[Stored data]
##########

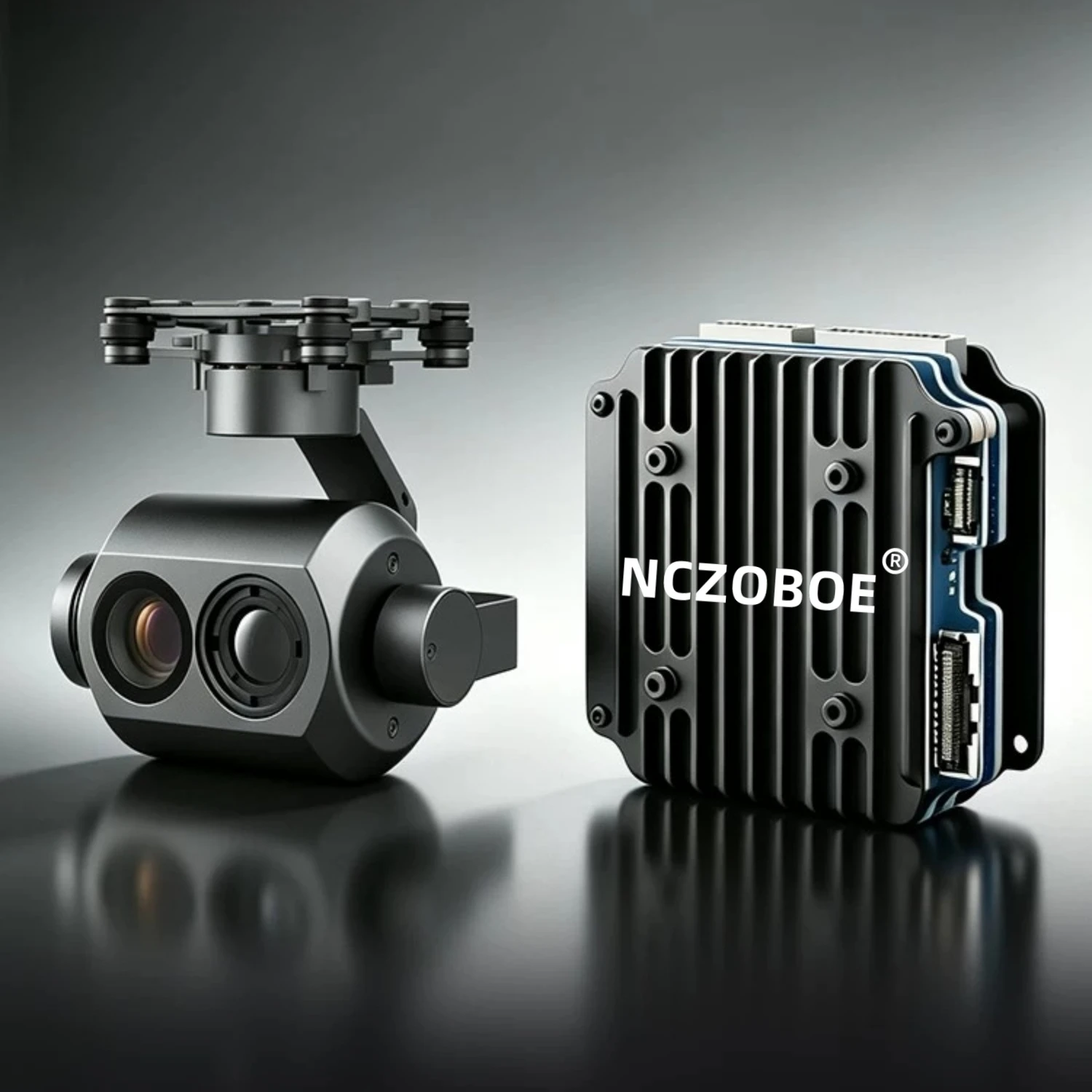 NCZOBOE 3-Axis Gimbal Intelligent 4K Full-Color Night Vision Dual-Sensor Micro Pod Infrared Gimbal Camera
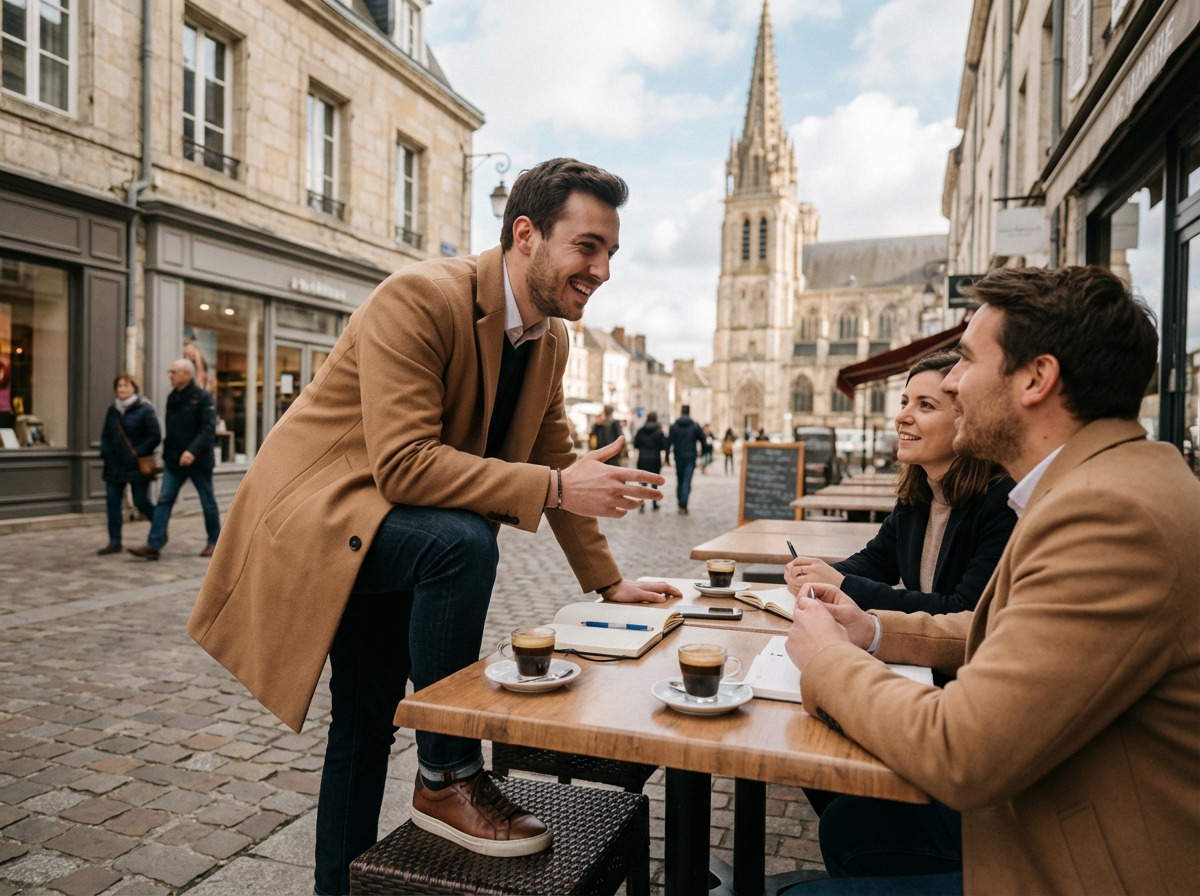 Jeune homme discutant avec collègues au café à Mantes
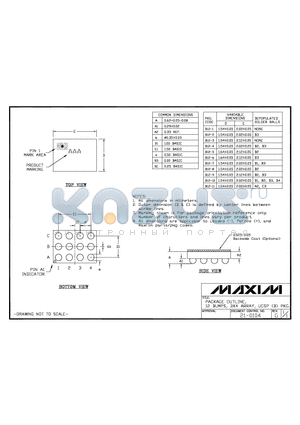 21-0104 datasheet - PACKAGE OUTLINE, 12BUMPS, 3*4ARRAY, UCSP(B)PKG.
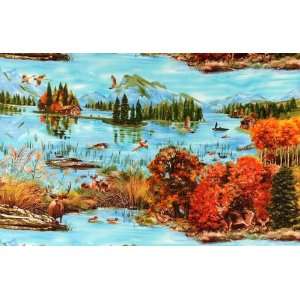  44 Wide Michael Miller Autumn Lake Panel Blue Fabric By 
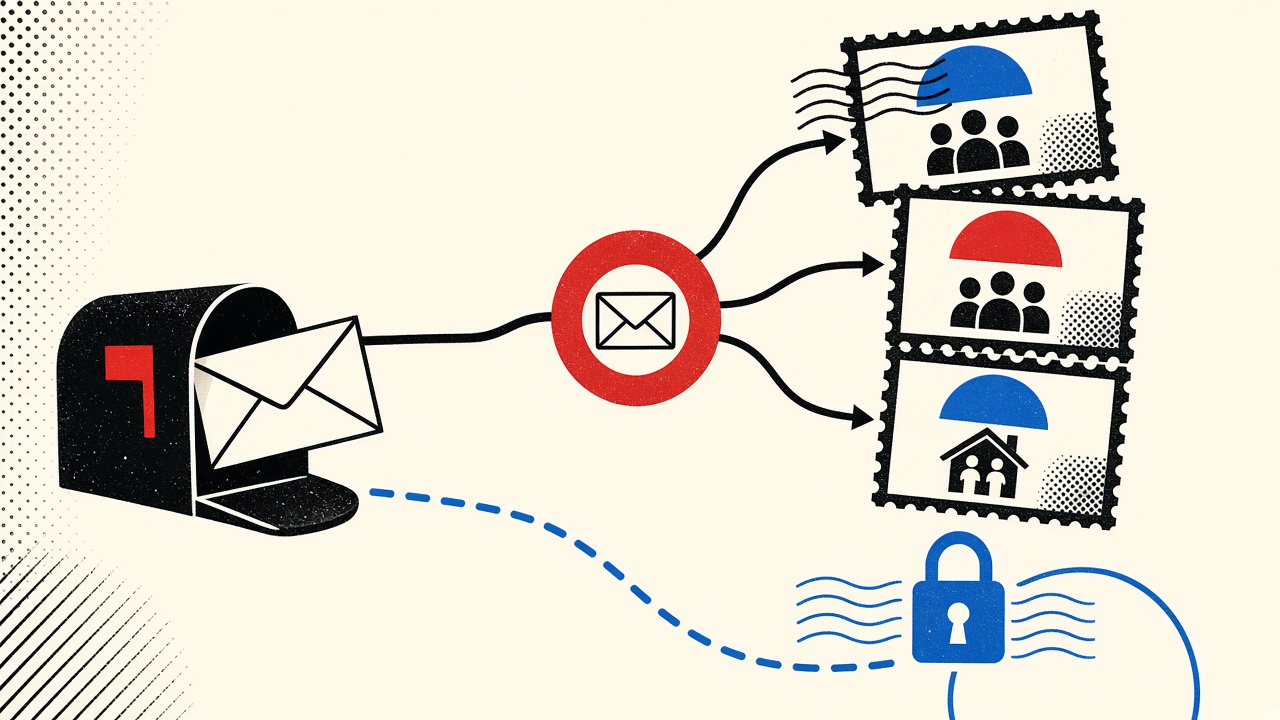 One shared envelope branching into multiple community registration forms with a separate locked disposable path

##########

DIRECTIONS FOR THIS TASK: Print the text of every row above word for word, leaving the pictures out.

OUTPUT OF THE EXERCISE:
 NCZOBOE 3-Axis Gimbal Intelligent 4K Full-Color Night Vision Dual-Sensor Micro Pod Infrared Gimbal Camera
 Jeune homme discutant avec collègues au café à Mantes
 21-0104 datasheet - PACKAGE OUTLINE, 12BUMPS, 3*4ARRAY, UCSP(B)PKG.
  44 Wide Michael Miller Autumn Lake Panel Blue Fabric By 
 One shared envelope branching into multiple community registration forms with a separate locked disposable path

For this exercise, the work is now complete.